Do 1 listopada niemieckie władze utrzymają kontrole na swoich granicach – informuje szef niemieckiego MSW. Przywrócono je 13 września, po deklaracji kanclerz Angeli Merkel, że Niemcy przyjmą bez zbędnych formalności wszystkich potrzebujących pomocy.
Jak podaje w swoim internetowym wydaniu tygodnik „Der Spiegel”, o zamiarach przedłużenia kontroli granic minister spraw wewnętrznych Niemiec, Thomas de Maiziere, poinformował unijnego komisarza Dimitrisa Awramopulosa.

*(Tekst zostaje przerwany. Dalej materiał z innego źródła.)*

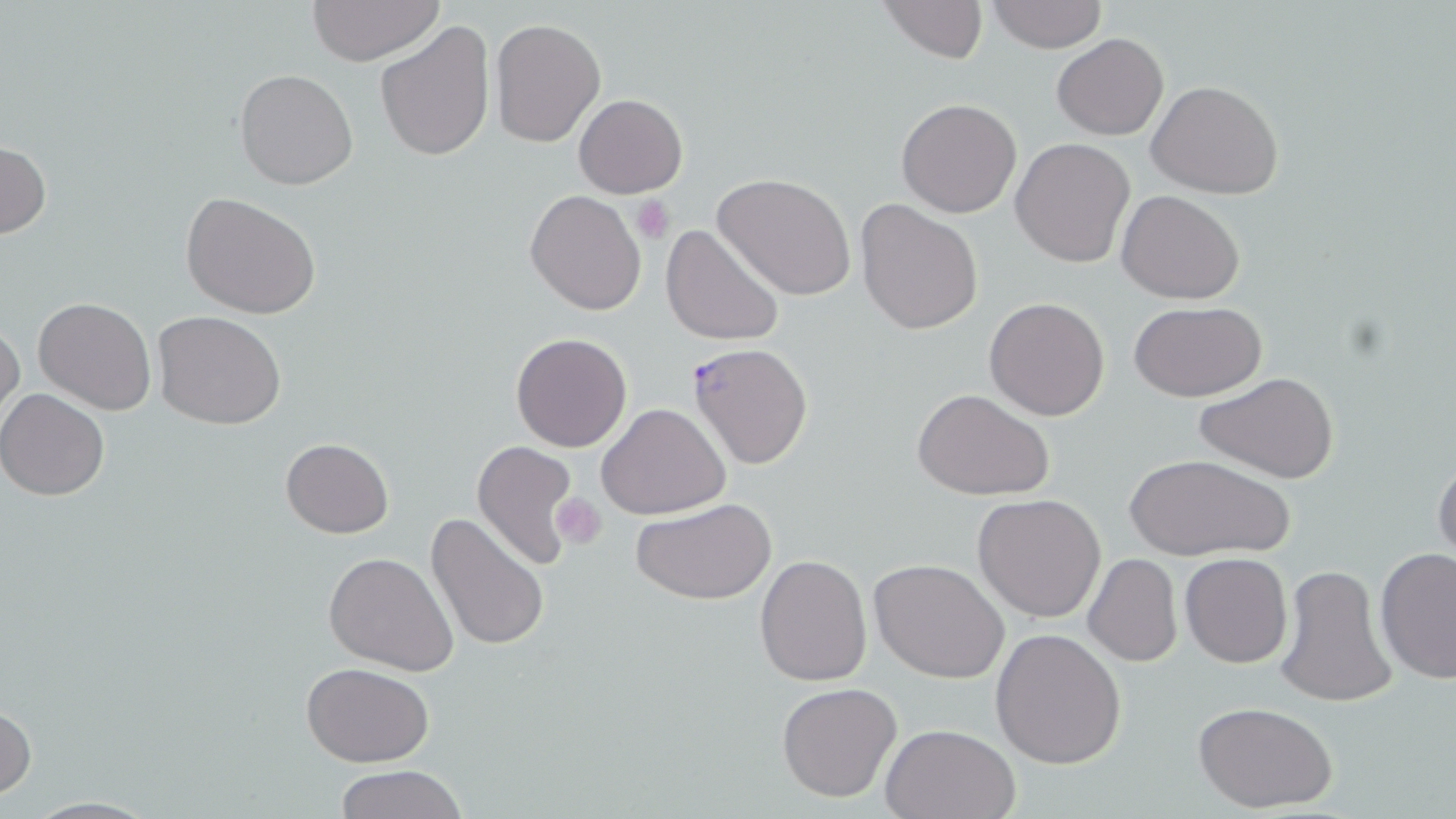

Approximate bounding boxes as (x1,y1)-(x2,y2) corner pairs in pixels.
Plasmodium falciparum-infected red blood cells: (689,343)-(814,469).
No Plasmodium ovale, Plasmodium malariae, Plasmodium vivax, Babesia divergens, or Trypanosoma brucei observed.

slide-level diagnosis = Plasmodium falciparum
field of view = one of a larger specimen
stain = May-Grünwald-Giemsa
modality = optical microscopy
uninfected red blood cell locations = approximate bounding boxes as (x1,y1)-(x2,y2) corner pairs in pixels: (878,0)-(989,64), (988,0)-(1107,52), (306,1)-(446,67), (489,17)-(605,147), (374,20)-(494,162), (1052,32)-(1168,140), (233,68)-(359,191), (1147,80)-(1283,198), (574,93)-(686,197), (896,98)-(1022,219), (1011,137)-(1135,268), (0,141)-(51,240), (714,173)-(857,300), (526,189)-(647,315), (1117,190)-(1245,305), (180,191)-(323,320), (855,199)-(984,336), (661,223)-(784,347), (33,296)-(157,415), (985,297)-(1110,420), (1128,299)-(1267,402), (153,310)-(286,430), (0,318)-(24,430), (511,331)-(633,452), (1194,371)-(1341,485), (913,387)-(1055,500), (0,389)-(109,500), (597,402)-(731,519), (281,437)-(394,538), (470,440)-(579,572), (1126,453)-(1295,563), (1432,457)-(1456,568), (972,493)-(1105,622), (631,498)-(778,606), (425,512)-(548,653), (1374,548)-(1456,684), (323,552)-(458,676), (1180,552)-(1292,668), (755,554)-(871,686), (1085,554)-(1182,667), (869,558)-(1010,684), (1275,565)-(1394,707), (1036,567)-(1157,720), (990,626)-(1126,769), (301,662)-(435,767), (776,681)-(903,803), (0,701)-(36,800), (1192,701)-(1339,814), (881,723)-(1023,819), (332,767)-(470,819), (13,795)-(167,818)
preparation = thin blood smear
platelet locations = approximate bounding boxes as (x1,y1)-(x2,y2) corner pairs in pixels: (631,194)-(676,243), (551,493)-(607,548)
image size = 1456×819 pixels
magnification = 1000xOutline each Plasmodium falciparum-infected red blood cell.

Resort uzasadnia to koniecznością zagwarantowania bezpieczeństwa i porządku oraz potrzebą dalszej kontroli nad napływającym strumieniem uchodźców.
Jest to jednak również sposób wywierania presji na inne państwa Unii Europejskiej, by bardziej zaangażowały się w rozwiązywanie problemów uchodźców. Bezpośrednią przyczyną wprowadzenia kontroli była rosnąca lawinowo od początku września liczba uchodźców. Dotychczasowe ograniczenia okazały się nieskuteczne. Każdego dnia przez granicę niemiecką, w sposób nielegalny, przedostaje się kilka tysięcy osób.
Kontrole mają się koncentrować – tak jak dotychczas – głównie na granicy z Austrią.